Consider the Redskins’ parade of recent quarterbacks: Rex Grossman, John Beck, a fading Donovan McNabb, Jason Campbell, Mark Brunell, Patrick Ramsey. It’s been one letdown after the next, despite a rare playoff berth here or there, ever since Mark Rypien left town.
This trade means the Redskins didn’t feel like they had any shot at Peyton Manning, who might be getting closer and closer to a deal in Denver. This isn’t a bad consolation prize, however, especially because it allows the Redskins to upgrade at quarterback without eating much into the massive cap room they have. They’ll be able to use that ton of money — somewhere between $30 and $40 million — to jump into this year’s free-agent market.
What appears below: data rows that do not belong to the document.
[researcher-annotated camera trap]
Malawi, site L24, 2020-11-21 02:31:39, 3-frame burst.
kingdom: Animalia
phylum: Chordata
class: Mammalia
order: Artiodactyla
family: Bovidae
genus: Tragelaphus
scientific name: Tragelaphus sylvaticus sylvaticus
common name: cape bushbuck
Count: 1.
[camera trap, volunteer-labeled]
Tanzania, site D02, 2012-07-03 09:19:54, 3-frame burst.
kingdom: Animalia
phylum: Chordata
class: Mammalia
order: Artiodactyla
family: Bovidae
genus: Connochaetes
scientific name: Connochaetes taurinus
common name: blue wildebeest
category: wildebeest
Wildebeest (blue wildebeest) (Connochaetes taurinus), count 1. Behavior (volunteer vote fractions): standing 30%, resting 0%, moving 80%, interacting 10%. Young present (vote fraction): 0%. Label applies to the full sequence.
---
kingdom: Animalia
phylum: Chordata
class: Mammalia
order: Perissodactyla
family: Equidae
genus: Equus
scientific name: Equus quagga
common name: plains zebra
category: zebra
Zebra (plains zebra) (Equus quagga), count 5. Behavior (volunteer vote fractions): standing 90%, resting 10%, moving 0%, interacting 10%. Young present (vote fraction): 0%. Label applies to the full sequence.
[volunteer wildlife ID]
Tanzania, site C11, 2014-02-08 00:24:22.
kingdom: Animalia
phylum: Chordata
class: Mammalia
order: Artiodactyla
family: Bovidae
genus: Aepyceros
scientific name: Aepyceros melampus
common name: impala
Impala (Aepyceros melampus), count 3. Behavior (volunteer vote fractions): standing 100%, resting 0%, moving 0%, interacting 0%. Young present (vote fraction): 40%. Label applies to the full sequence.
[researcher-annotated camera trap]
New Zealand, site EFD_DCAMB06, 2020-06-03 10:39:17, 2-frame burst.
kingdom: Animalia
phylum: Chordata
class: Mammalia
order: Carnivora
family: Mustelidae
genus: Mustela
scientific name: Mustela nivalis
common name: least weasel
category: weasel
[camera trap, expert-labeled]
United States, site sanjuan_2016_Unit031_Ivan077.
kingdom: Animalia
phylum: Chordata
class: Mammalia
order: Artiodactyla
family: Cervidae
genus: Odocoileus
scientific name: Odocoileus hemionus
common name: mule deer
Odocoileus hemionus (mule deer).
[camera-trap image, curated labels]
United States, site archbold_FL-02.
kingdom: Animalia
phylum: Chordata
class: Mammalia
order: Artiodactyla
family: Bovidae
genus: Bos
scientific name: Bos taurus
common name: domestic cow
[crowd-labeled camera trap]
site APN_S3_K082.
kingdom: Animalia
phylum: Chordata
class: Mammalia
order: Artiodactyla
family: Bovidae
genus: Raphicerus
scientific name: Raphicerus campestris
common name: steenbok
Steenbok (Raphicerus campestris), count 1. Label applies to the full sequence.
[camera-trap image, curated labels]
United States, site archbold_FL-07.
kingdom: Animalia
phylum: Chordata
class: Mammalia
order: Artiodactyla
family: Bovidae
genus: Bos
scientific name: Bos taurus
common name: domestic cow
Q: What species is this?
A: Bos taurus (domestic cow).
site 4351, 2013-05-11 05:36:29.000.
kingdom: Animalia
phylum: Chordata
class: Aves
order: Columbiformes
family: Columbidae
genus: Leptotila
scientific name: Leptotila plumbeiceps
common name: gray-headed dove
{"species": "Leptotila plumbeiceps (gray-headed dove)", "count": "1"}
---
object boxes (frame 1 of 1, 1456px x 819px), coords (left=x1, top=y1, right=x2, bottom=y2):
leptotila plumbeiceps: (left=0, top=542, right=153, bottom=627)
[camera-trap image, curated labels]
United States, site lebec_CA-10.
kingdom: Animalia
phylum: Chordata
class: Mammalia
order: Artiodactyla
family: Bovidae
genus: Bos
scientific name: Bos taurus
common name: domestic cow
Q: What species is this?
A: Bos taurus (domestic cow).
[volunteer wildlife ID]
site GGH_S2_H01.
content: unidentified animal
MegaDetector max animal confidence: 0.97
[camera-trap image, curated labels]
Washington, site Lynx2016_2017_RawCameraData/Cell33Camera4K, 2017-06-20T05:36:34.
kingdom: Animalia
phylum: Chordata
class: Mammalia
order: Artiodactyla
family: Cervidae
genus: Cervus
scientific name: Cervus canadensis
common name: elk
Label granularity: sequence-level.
Not only does that mean Washington will able to court a wide receiver like Marques Colston or Vincent Jackson for Griffin to throw to, they might be able to upgrade their secondary and offensive line, too.
Until the Redskins officially draft Griffin and we see him play in the NFL, it’s impossible to definitively declare the franchise on its way up, but there’s no doubt that they are closer now than they were 24 hours ago.
The Rams, on the other hand, made out like bandits here. The drop from No. 2 to No. 6 overall in the 2012 draft should still allow them to land a top-notch prospect — possibly Oklahoma State receiver Justin Blackmon to be Sam Bradford’s big target.
They also now have three of the first 39 picks this April and will hold multiple first-rounders for both 2013 and ’14.
When you’re talking about trying to rebuild, that’s like stumbling into a goldmine.
But in the immediate future, the spotlight here will fall on Washington. There are plenty of people out there who think Griffin could be as good as, or even better than, Andrew Luck. The Redskins must fall in that camp, because the price tag they just paid for Griffin was a monstrous one.
It’s a high-risk, high-reward type of proposition for the Washington organization. Should Griffin pan out as a legitimate starter in D.C., for the next several years, then the Redskins will be more than happy that they rolled the dice.